Find out how much (and when) they are going to buy, what they are expecting to pay, and what the probable product purchase mix could be. Some of the information you are looking for may be disclosed in the bid overview or at a pre-bid conference, or from their previous contract. If not, request a copy of the previous bid abstract and the bid award since it is supposed to be public information (if funds are from tax dollars). Look carefully at the bidders, what they bid, how they stated their exceptions, and what was finally accepted by the client for award. You’ll get an idea of what the client is expecting and whether their requirements are realistic.
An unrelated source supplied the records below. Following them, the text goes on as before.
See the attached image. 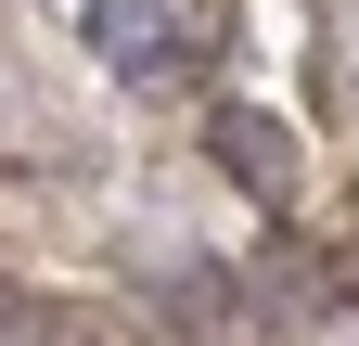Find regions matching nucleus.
<instances>
[{
  "instance_id": "nucleus-2",
  "label": "nucleus",
  "mask_w": 359,
  "mask_h": 346,
  "mask_svg": "<svg viewBox=\"0 0 359 346\" xmlns=\"http://www.w3.org/2000/svg\"><path fill=\"white\" fill-rule=\"evenodd\" d=\"M90 39H103V64H116V77H180V64H193L180 0H103V13H90Z\"/></svg>"
},
{
  "instance_id": "nucleus-3",
  "label": "nucleus",
  "mask_w": 359,
  "mask_h": 346,
  "mask_svg": "<svg viewBox=\"0 0 359 346\" xmlns=\"http://www.w3.org/2000/svg\"><path fill=\"white\" fill-rule=\"evenodd\" d=\"M0 346H65V308H26V295H0Z\"/></svg>"
},
{
  "instance_id": "nucleus-1",
  "label": "nucleus",
  "mask_w": 359,
  "mask_h": 346,
  "mask_svg": "<svg viewBox=\"0 0 359 346\" xmlns=\"http://www.w3.org/2000/svg\"><path fill=\"white\" fill-rule=\"evenodd\" d=\"M205 141H218V167H231L257 205H283V193H295V128H283V116H257V103H218V116H205Z\"/></svg>"
}]
</instances>
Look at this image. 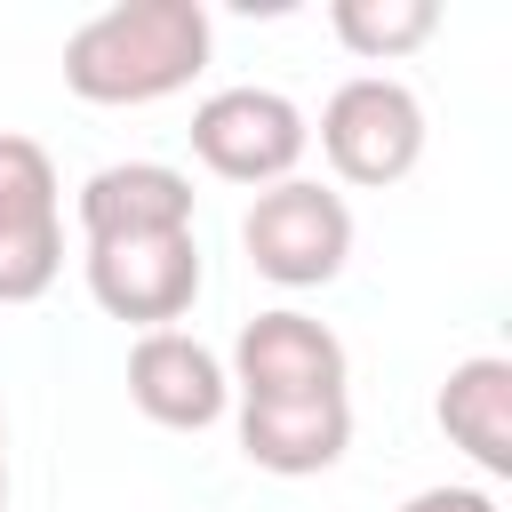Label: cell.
<instances>
[{"label": "cell", "mask_w": 512, "mask_h": 512, "mask_svg": "<svg viewBox=\"0 0 512 512\" xmlns=\"http://www.w3.org/2000/svg\"><path fill=\"white\" fill-rule=\"evenodd\" d=\"M432 416H440V432H448L488 480L512 472V360H504V352L456 360L448 384H440V400H432Z\"/></svg>", "instance_id": "11"}, {"label": "cell", "mask_w": 512, "mask_h": 512, "mask_svg": "<svg viewBox=\"0 0 512 512\" xmlns=\"http://www.w3.org/2000/svg\"><path fill=\"white\" fill-rule=\"evenodd\" d=\"M304 144H312L304 104L280 96V88H256V80L216 88V96H200V112H192V152H200V168L224 176V184H256V192H264V184H288L296 160H304Z\"/></svg>", "instance_id": "4"}, {"label": "cell", "mask_w": 512, "mask_h": 512, "mask_svg": "<svg viewBox=\"0 0 512 512\" xmlns=\"http://www.w3.org/2000/svg\"><path fill=\"white\" fill-rule=\"evenodd\" d=\"M232 392L240 400H320V392H344V344L328 320L280 304V312H256L232 344Z\"/></svg>", "instance_id": "7"}, {"label": "cell", "mask_w": 512, "mask_h": 512, "mask_svg": "<svg viewBox=\"0 0 512 512\" xmlns=\"http://www.w3.org/2000/svg\"><path fill=\"white\" fill-rule=\"evenodd\" d=\"M80 232L88 240L192 232V176L168 168V160H112L80 184Z\"/></svg>", "instance_id": "10"}, {"label": "cell", "mask_w": 512, "mask_h": 512, "mask_svg": "<svg viewBox=\"0 0 512 512\" xmlns=\"http://www.w3.org/2000/svg\"><path fill=\"white\" fill-rule=\"evenodd\" d=\"M320 152L344 184H400L416 160H424V104L408 80L392 72H352L336 80V96L320 104Z\"/></svg>", "instance_id": "3"}, {"label": "cell", "mask_w": 512, "mask_h": 512, "mask_svg": "<svg viewBox=\"0 0 512 512\" xmlns=\"http://www.w3.org/2000/svg\"><path fill=\"white\" fill-rule=\"evenodd\" d=\"M240 248L272 288H328L352 256V208H344V192H328L312 176L264 184L240 216Z\"/></svg>", "instance_id": "2"}, {"label": "cell", "mask_w": 512, "mask_h": 512, "mask_svg": "<svg viewBox=\"0 0 512 512\" xmlns=\"http://www.w3.org/2000/svg\"><path fill=\"white\" fill-rule=\"evenodd\" d=\"M328 24H336V40L352 56L392 64V56H408V48H424L440 32V0H336Z\"/></svg>", "instance_id": "12"}, {"label": "cell", "mask_w": 512, "mask_h": 512, "mask_svg": "<svg viewBox=\"0 0 512 512\" xmlns=\"http://www.w3.org/2000/svg\"><path fill=\"white\" fill-rule=\"evenodd\" d=\"M400 512H496V496H488V488H456V480H440V488H416Z\"/></svg>", "instance_id": "13"}, {"label": "cell", "mask_w": 512, "mask_h": 512, "mask_svg": "<svg viewBox=\"0 0 512 512\" xmlns=\"http://www.w3.org/2000/svg\"><path fill=\"white\" fill-rule=\"evenodd\" d=\"M240 448L248 464L304 480L344 464L352 448V392H320V400H240Z\"/></svg>", "instance_id": "9"}, {"label": "cell", "mask_w": 512, "mask_h": 512, "mask_svg": "<svg viewBox=\"0 0 512 512\" xmlns=\"http://www.w3.org/2000/svg\"><path fill=\"white\" fill-rule=\"evenodd\" d=\"M0 504H8V416H0Z\"/></svg>", "instance_id": "14"}, {"label": "cell", "mask_w": 512, "mask_h": 512, "mask_svg": "<svg viewBox=\"0 0 512 512\" xmlns=\"http://www.w3.org/2000/svg\"><path fill=\"white\" fill-rule=\"evenodd\" d=\"M64 272V192L48 144L0 128V304L48 296Z\"/></svg>", "instance_id": "5"}, {"label": "cell", "mask_w": 512, "mask_h": 512, "mask_svg": "<svg viewBox=\"0 0 512 512\" xmlns=\"http://www.w3.org/2000/svg\"><path fill=\"white\" fill-rule=\"evenodd\" d=\"M200 64H208L200 0H120L64 40V88L88 104H160L192 88Z\"/></svg>", "instance_id": "1"}, {"label": "cell", "mask_w": 512, "mask_h": 512, "mask_svg": "<svg viewBox=\"0 0 512 512\" xmlns=\"http://www.w3.org/2000/svg\"><path fill=\"white\" fill-rule=\"evenodd\" d=\"M128 400H136L152 424H168V432H208V424L232 408V376H224V360H216L200 336H184V328H144V336L128 344Z\"/></svg>", "instance_id": "8"}, {"label": "cell", "mask_w": 512, "mask_h": 512, "mask_svg": "<svg viewBox=\"0 0 512 512\" xmlns=\"http://www.w3.org/2000/svg\"><path fill=\"white\" fill-rule=\"evenodd\" d=\"M88 296L112 320L176 328L200 296V240L192 232H144V240H88Z\"/></svg>", "instance_id": "6"}]
</instances>
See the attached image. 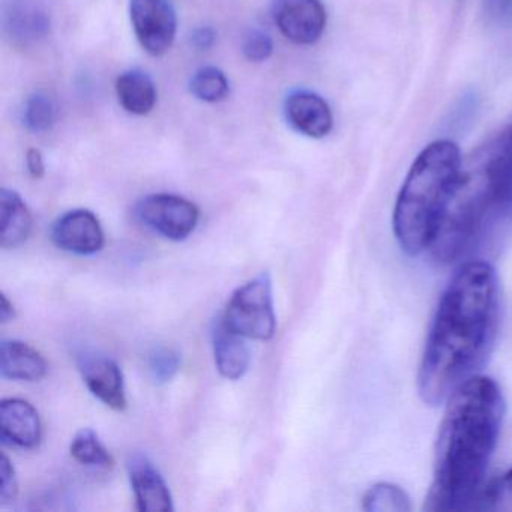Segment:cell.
Segmentation results:
<instances>
[{"label": "cell", "instance_id": "cell-23", "mask_svg": "<svg viewBox=\"0 0 512 512\" xmlns=\"http://www.w3.org/2000/svg\"><path fill=\"white\" fill-rule=\"evenodd\" d=\"M182 356L172 347H157L148 356V371L155 385H166L181 370Z\"/></svg>", "mask_w": 512, "mask_h": 512}, {"label": "cell", "instance_id": "cell-1", "mask_svg": "<svg viewBox=\"0 0 512 512\" xmlns=\"http://www.w3.org/2000/svg\"><path fill=\"white\" fill-rule=\"evenodd\" d=\"M500 323V283L496 269L470 260L455 271L440 296L421 364L418 394L437 406L476 376L493 352Z\"/></svg>", "mask_w": 512, "mask_h": 512}, {"label": "cell", "instance_id": "cell-12", "mask_svg": "<svg viewBox=\"0 0 512 512\" xmlns=\"http://www.w3.org/2000/svg\"><path fill=\"white\" fill-rule=\"evenodd\" d=\"M0 437L17 448L34 449L43 437L37 409L22 398H5L0 403Z\"/></svg>", "mask_w": 512, "mask_h": 512}, {"label": "cell", "instance_id": "cell-30", "mask_svg": "<svg viewBox=\"0 0 512 512\" xmlns=\"http://www.w3.org/2000/svg\"><path fill=\"white\" fill-rule=\"evenodd\" d=\"M0 299H2V302H0V322L5 325V323L13 322L16 319L17 313L13 302H10L5 293H2V298Z\"/></svg>", "mask_w": 512, "mask_h": 512}, {"label": "cell", "instance_id": "cell-14", "mask_svg": "<svg viewBox=\"0 0 512 512\" xmlns=\"http://www.w3.org/2000/svg\"><path fill=\"white\" fill-rule=\"evenodd\" d=\"M212 347L215 365L224 379L239 380L245 376L250 368V349L244 337L227 328L221 317L212 329Z\"/></svg>", "mask_w": 512, "mask_h": 512}, {"label": "cell", "instance_id": "cell-5", "mask_svg": "<svg viewBox=\"0 0 512 512\" xmlns=\"http://www.w3.org/2000/svg\"><path fill=\"white\" fill-rule=\"evenodd\" d=\"M221 319L227 328L244 338L271 340L277 329V317L268 272H262L236 289Z\"/></svg>", "mask_w": 512, "mask_h": 512}, {"label": "cell", "instance_id": "cell-28", "mask_svg": "<svg viewBox=\"0 0 512 512\" xmlns=\"http://www.w3.org/2000/svg\"><path fill=\"white\" fill-rule=\"evenodd\" d=\"M215 41H217V32L211 28V26H202L197 28L196 31L191 35V44L194 49L199 52H208L214 47Z\"/></svg>", "mask_w": 512, "mask_h": 512}, {"label": "cell", "instance_id": "cell-29", "mask_svg": "<svg viewBox=\"0 0 512 512\" xmlns=\"http://www.w3.org/2000/svg\"><path fill=\"white\" fill-rule=\"evenodd\" d=\"M26 166L34 179H41L46 175V163H44L43 154L38 149H29L26 154Z\"/></svg>", "mask_w": 512, "mask_h": 512}, {"label": "cell", "instance_id": "cell-6", "mask_svg": "<svg viewBox=\"0 0 512 512\" xmlns=\"http://www.w3.org/2000/svg\"><path fill=\"white\" fill-rule=\"evenodd\" d=\"M136 217L148 229L169 241H184L196 230L200 211L193 202L175 194H151L136 206Z\"/></svg>", "mask_w": 512, "mask_h": 512}, {"label": "cell", "instance_id": "cell-2", "mask_svg": "<svg viewBox=\"0 0 512 512\" xmlns=\"http://www.w3.org/2000/svg\"><path fill=\"white\" fill-rule=\"evenodd\" d=\"M434 449L433 484L428 511L469 509L496 451L506 403L496 380L470 377L448 397Z\"/></svg>", "mask_w": 512, "mask_h": 512}, {"label": "cell", "instance_id": "cell-10", "mask_svg": "<svg viewBox=\"0 0 512 512\" xmlns=\"http://www.w3.org/2000/svg\"><path fill=\"white\" fill-rule=\"evenodd\" d=\"M56 247L77 256H92L106 244L103 227L94 212L74 209L62 215L52 230Z\"/></svg>", "mask_w": 512, "mask_h": 512}, {"label": "cell", "instance_id": "cell-18", "mask_svg": "<svg viewBox=\"0 0 512 512\" xmlns=\"http://www.w3.org/2000/svg\"><path fill=\"white\" fill-rule=\"evenodd\" d=\"M7 16L10 19L7 22V28L10 29L14 40H38L44 37L50 28L47 14L38 5L23 4V0H20V4L16 7H11Z\"/></svg>", "mask_w": 512, "mask_h": 512}, {"label": "cell", "instance_id": "cell-25", "mask_svg": "<svg viewBox=\"0 0 512 512\" xmlns=\"http://www.w3.org/2000/svg\"><path fill=\"white\" fill-rule=\"evenodd\" d=\"M485 502L493 511L512 512V467L488 490Z\"/></svg>", "mask_w": 512, "mask_h": 512}, {"label": "cell", "instance_id": "cell-19", "mask_svg": "<svg viewBox=\"0 0 512 512\" xmlns=\"http://www.w3.org/2000/svg\"><path fill=\"white\" fill-rule=\"evenodd\" d=\"M362 509L368 512H409L412 511V502L400 485L377 482L365 491Z\"/></svg>", "mask_w": 512, "mask_h": 512}, {"label": "cell", "instance_id": "cell-21", "mask_svg": "<svg viewBox=\"0 0 512 512\" xmlns=\"http://www.w3.org/2000/svg\"><path fill=\"white\" fill-rule=\"evenodd\" d=\"M190 91L203 103H220L226 100L230 92L229 80L223 71L215 67H206L191 77Z\"/></svg>", "mask_w": 512, "mask_h": 512}, {"label": "cell", "instance_id": "cell-15", "mask_svg": "<svg viewBox=\"0 0 512 512\" xmlns=\"http://www.w3.org/2000/svg\"><path fill=\"white\" fill-rule=\"evenodd\" d=\"M49 370L44 356L28 343L4 340L0 344V376L4 379L38 382Z\"/></svg>", "mask_w": 512, "mask_h": 512}, {"label": "cell", "instance_id": "cell-24", "mask_svg": "<svg viewBox=\"0 0 512 512\" xmlns=\"http://www.w3.org/2000/svg\"><path fill=\"white\" fill-rule=\"evenodd\" d=\"M242 53L250 62L268 61L274 53V43L266 32L260 29H250L242 40Z\"/></svg>", "mask_w": 512, "mask_h": 512}, {"label": "cell", "instance_id": "cell-13", "mask_svg": "<svg viewBox=\"0 0 512 512\" xmlns=\"http://www.w3.org/2000/svg\"><path fill=\"white\" fill-rule=\"evenodd\" d=\"M287 121L298 133L311 139H323L334 127L331 107L320 95L308 91H296L284 104Z\"/></svg>", "mask_w": 512, "mask_h": 512}, {"label": "cell", "instance_id": "cell-17", "mask_svg": "<svg viewBox=\"0 0 512 512\" xmlns=\"http://www.w3.org/2000/svg\"><path fill=\"white\" fill-rule=\"evenodd\" d=\"M116 95L119 103L131 115L145 116L157 104V88L151 77L142 70L122 73L116 80Z\"/></svg>", "mask_w": 512, "mask_h": 512}, {"label": "cell", "instance_id": "cell-3", "mask_svg": "<svg viewBox=\"0 0 512 512\" xmlns=\"http://www.w3.org/2000/svg\"><path fill=\"white\" fill-rule=\"evenodd\" d=\"M460 149L436 140L418 155L407 173L394 209V233L409 256L433 248L460 175Z\"/></svg>", "mask_w": 512, "mask_h": 512}, {"label": "cell", "instance_id": "cell-20", "mask_svg": "<svg viewBox=\"0 0 512 512\" xmlns=\"http://www.w3.org/2000/svg\"><path fill=\"white\" fill-rule=\"evenodd\" d=\"M70 452L71 457L83 466L110 469L115 464L109 449L103 445L98 434L91 428H83L74 436Z\"/></svg>", "mask_w": 512, "mask_h": 512}, {"label": "cell", "instance_id": "cell-8", "mask_svg": "<svg viewBox=\"0 0 512 512\" xmlns=\"http://www.w3.org/2000/svg\"><path fill=\"white\" fill-rule=\"evenodd\" d=\"M272 14L281 34L298 46L316 44L328 20L320 0H275Z\"/></svg>", "mask_w": 512, "mask_h": 512}, {"label": "cell", "instance_id": "cell-4", "mask_svg": "<svg viewBox=\"0 0 512 512\" xmlns=\"http://www.w3.org/2000/svg\"><path fill=\"white\" fill-rule=\"evenodd\" d=\"M452 202L466 223L484 233L512 218V124L463 161Z\"/></svg>", "mask_w": 512, "mask_h": 512}, {"label": "cell", "instance_id": "cell-26", "mask_svg": "<svg viewBox=\"0 0 512 512\" xmlns=\"http://www.w3.org/2000/svg\"><path fill=\"white\" fill-rule=\"evenodd\" d=\"M19 496V481H17L16 469L7 455L0 457V506L13 503Z\"/></svg>", "mask_w": 512, "mask_h": 512}, {"label": "cell", "instance_id": "cell-11", "mask_svg": "<svg viewBox=\"0 0 512 512\" xmlns=\"http://www.w3.org/2000/svg\"><path fill=\"white\" fill-rule=\"evenodd\" d=\"M128 475L136 496L137 511H173L172 493L157 467L146 455H131L128 460Z\"/></svg>", "mask_w": 512, "mask_h": 512}, {"label": "cell", "instance_id": "cell-9", "mask_svg": "<svg viewBox=\"0 0 512 512\" xmlns=\"http://www.w3.org/2000/svg\"><path fill=\"white\" fill-rule=\"evenodd\" d=\"M77 367L95 398L116 412L127 409L124 374L112 358L95 350H83L77 355Z\"/></svg>", "mask_w": 512, "mask_h": 512}, {"label": "cell", "instance_id": "cell-16", "mask_svg": "<svg viewBox=\"0 0 512 512\" xmlns=\"http://www.w3.org/2000/svg\"><path fill=\"white\" fill-rule=\"evenodd\" d=\"M32 232V215L16 191L0 190V247L5 250L20 247Z\"/></svg>", "mask_w": 512, "mask_h": 512}, {"label": "cell", "instance_id": "cell-7", "mask_svg": "<svg viewBox=\"0 0 512 512\" xmlns=\"http://www.w3.org/2000/svg\"><path fill=\"white\" fill-rule=\"evenodd\" d=\"M137 41L151 56H163L175 43L178 17L170 0H130Z\"/></svg>", "mask_w": 512, "mask_h": 512}, {"label": "cell", "instance_id": "cell-22", "mask_svg": "<svg viewBox=\"0 0 512 512\" xmlns=\"http://www.w3.org/2000/svg\"><path fill=\"white\" fill-rule=\"evenodd\" d=\"M56 121V103L46 92H35L26 101L23 110V122L28 130L44 133L53 127Z\"/></svg>", "mask_w": 512, "mask_h": 512}, {"label": "cell", "instance_id": "cell-27", "mask_svg": "<svg viewBox=\"0 0 512 512\" xmlns=\"http://www.w3.org/2000/svg\"><path fill=\"white\" fill-rule=\"evenodd\" d=\"M484 13L494 23H506L512 19V0H482Z\"/></svg>", "mask_w": 512, "mask_h": 512}]
</instances>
With any bid, the time to question a bid is before you bid, not after. Most multi-year blanket purchase type bids (the type you should pursue) will provide a pricing menu and a complete scope of what the flooring contractor is expected to do. Read the scope of work carefully, and if a pre-bid meeting is offered or required, be sure and ask questions for clarification. In some cases, questions must be submitted in writing so that answers can be sent out to all prospective bidders; in smaller bids, this will be less formal, so just call up and ask for their explanation.
Once you’ve nailed down the scope of work, get your project pricing well in advance of bid day. Have a conversation with your mill rep. Let them know you are going to aggressively pursue this project. Find out about other potential bidders, and ask pertinent questions about project pricing, terms, and length of price guarantee. If something seems strange, you might as well ask. There is nothing worse than putting together a bid and feeling like the “right price” has eluded you.
Make the mill rep defend his price. Then your choices may be to bid more aggressively or walk away.
There is no substitute for double and triple checking your bid numbers. Have another set of eyes review what you are doing. I watched the low bidder on a project lose the bid because they had neglected to include their bid bond; they had it, but had left it out of the package. Also, make sure the bid is signed and dated, and the right number of copies returned. Deliver the bid in advance of bid closing time – no exceptions!
If a public bid opening is scheduled, always attend and make your notes. Typically, bids are opened, identified, and the menu of prices is read, and attachments are noted to be present. If there is a blatant error or missing information, bring it up at the opening. If not, note it and call the purchasing agent later and discuss your concerns.
After the bid opening, there is usually a 10- to 30-day period before an award is made. If you were not the low bidder, but feel there is justification for you to have the award, now is the time to make this known to your contact and the purchasing agent. Lobby as hard as you can for your point of view; point out any anomalies in the low bidder’s submission.
I once questioned the ability of the apparent low bidder to perform $400,000 of summer work for a school system. I had run D&B profile on the company and it revealed a total annual volume of only $1.25M for the preceding year. I commented, “I just wonder if they have the financial backing and established credit line to bring in $275,000 in flooring products within a six-week period, and the personnel to capably install within eight weeks.” The facility manager and purchasing agent apparently had similar concerns. After they did their review, they found the apparent low bidder was unqualified to perform and we got the contract.
Government projects require diligence, patience and the ability to take the long view, but they can also be very profitable and stable parts of your commercial business.